[SOLVED] How to parallelize the sparse matrix-matrix (SpMM) product with OpenMP for the COO format?

How to parallelize the sparse matrix-matrix (SpMM) product with OpenMP for the COO format?

I recently coded a multithreaded version of the sparse matrix-vector (SpMV) product using a COO storage format:

void dcoomv(SparseMatrixCOO *A, double *x, double *y) {
  for (int i=0; i<A->m; i++) y[i] = 0.;
  #pragma omp parallel for reduction(+:y[:A->m])
  for (int i=0; i<A->nnz; i++) {
    y[A->row_idx[i]] += A->val[i] * x[A->col_idx[i]];
  }
}

Considering the potential for race conditions of the COO SpMV, this is about as good as it gets and it does not so bad. Actually, it does better than MKL's mkl_sparse_d_mv with COO, which I think is not parallelized at all.

Now, I would like to parallelize the sparse matrix-matrix (SpMM) product. I did two attempts. First, I wrote

void dcoomm_pll1(SparseMatrixCOO *A, double *X, double *Y, int nvec) {
  for (int i=0; i<(A->m * nvec); i++) Y[i] = 0.;
  #pragma omp parallel for reduction(+:Y[:A->m*nvec])
  for (int i=0; i<A->nnz; i++) {
    for (int vec=0; vec<nvec; vec++) {
      Y[A->row_idx[i] + vec * A->m] += A->val[i] * X[A->col_idx[i] + vec * A->n];
    }
  }
}

This, however, does not speedup but rather slows down the code in parallel.

Second, I did

void dcoomm_pll2(SparseMatrixCOO *A, double *X, double *Y, int nvec) {
  for (int i=0; i<(A->m * nvec); i++) Y[i] = 0.;
  for (int i=0; i<A->nnz; i++) {
    #pragma omp parallel for
    for (int vec=0; vec<nvec; vec++) {
      Y[A->row_idx[i] + vec * A->m] += A->val[i] * X[A->col_idx[i] + vec * A->n];
    }
  }
}

which, again, leads to some slowdown.

For reminder, the sequential implementation of dcoomm is given by

void dcoomm(SparseMatrixCOO *A, double *X, double *Y, int nvec) {
  for (int i=0; i<(A->m * nvec); i++) Y[i] = 0.;
  for (int i=0; i<A->nnz; i++) {
    for (int vec=0; vec<nvec; vec++) {
      Y[A->row_idx[i] + vec * A->m] += A->val[i] * X[A->col_idx[i] + vec * A->n];
    }
  }
}

My sequential version is about 30% faster than MKL's mkl_sparse_d_mm with COO. However, both my multithreaded versions are much slower than mkl_sparse_d_mm.

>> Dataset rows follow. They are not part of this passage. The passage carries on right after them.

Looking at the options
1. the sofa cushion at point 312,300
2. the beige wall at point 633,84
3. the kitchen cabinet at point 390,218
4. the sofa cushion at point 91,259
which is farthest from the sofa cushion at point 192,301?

As I tried parallelizing the COO SpMM function with both dcoomm_pll1 and dcoomm_pll2, none of which offers satisfactory performance, I wonder how to parallelize the COO SpMM so as to improve parallel perfomance.

Solution

The memory access pattern is not contiguous in your matrix-matrix multiplication code, therefore leading to more cache misses. Cache misses are already bad for sequential code, and even worse for multithreaded codes. Why not calling nvec times a sequential version of dcoomv, and parallelize this loop? You don't even need a reduction.

void dcoomm_pll3(SparseMatrixCOO *A, double *X, double *Y, int nvec) {
  #pragma omp parallel for
  for (int vec=0; vec<nvec; vec++) {
     dcoomv_seq(A, X + vec * A->n, Y + vec * A->m);
  }
}